Szoka argues that Americans are better off because Congress or the federal courts can override burdensome regulation by the States. Others are worried too, and not just about the Internet. Financial regulators have long sought to harmonize regulations across borders, with the European Union leading the way. Szoka would prefer less regulation to harmonization, but if local regulators will not stay their hands voluntarily, a single set of regulations seems preferable to many overlapping, and often contradictory, regulatory regimes.
Yet the question remains of what these regulations should be. The Nobel Laureate Friedrich von Hayek argued that the perfect laws cannot be designed but must evolve over time through a process of trial and error. Americans are better off, not because the federal government can override regulation but because the States are, as Justice Louis Brandeis put it, "laboratories of democracy." Americans have the benefit of trying 50 different regulatory approaches and allowing the market to decide which approach works best.
One could easily look at the Internet today and see that the many different standards and protocols in use are wasteful and burdensome.
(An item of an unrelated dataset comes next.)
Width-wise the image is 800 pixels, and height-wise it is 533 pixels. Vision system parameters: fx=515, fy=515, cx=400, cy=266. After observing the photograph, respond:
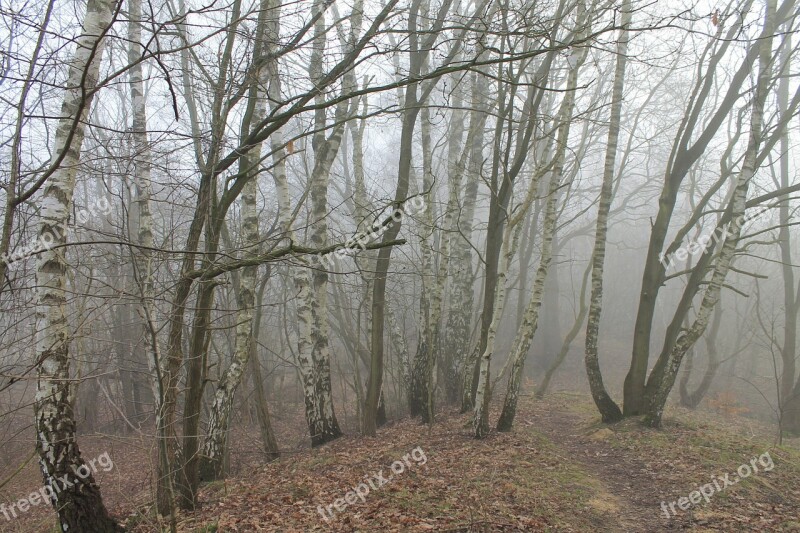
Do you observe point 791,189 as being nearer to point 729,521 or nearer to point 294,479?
point 729,521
Yet the many competing standards, and the continuous innovation that drives them, are the engine of growth in the Net economy. Picking a single standard and enforcing that standard would cause innovation to stagnate. Likewise, the burden imposed by competing regulatory regimes is outweighed by the benefits of innovation in the market for law.
Rather than creating a need for standardization in the law, globalization makes regulatory competition more effective. Some companies will choose not to offer content or services in countries with burdensome regulations but this will send a strong signal to those countries to change their regulations. Countries with effective regulations will be able to attract businesses more easily thanks to the web and other countries will have more incentive to replicate the most successful rules.
Competition is likely to lead to less burdensome regulation, so much so that many advocates for harmonization are concerned about a "race to the bottom." Competition can override the preferences of governments - websites around the world are hosted on American servers because the U.S. has stronger Free Speech protections - but not of consumers. Evidence from financial markets (subscription) has found that consumers are attracted to jurisdictions that offer strong protection of property rights: both from fraud and deceptive business practices, and from special interests who can corrupt the law to their own ends.
The Internet has, and will continue to, create new challenges for lawmakers which even the brightest economists and legal scholars will not be able to answer. As tempting as it is to assume we have all the answers, be it less regulation or better regulation, only trial and error can tell us for sure which approach is best.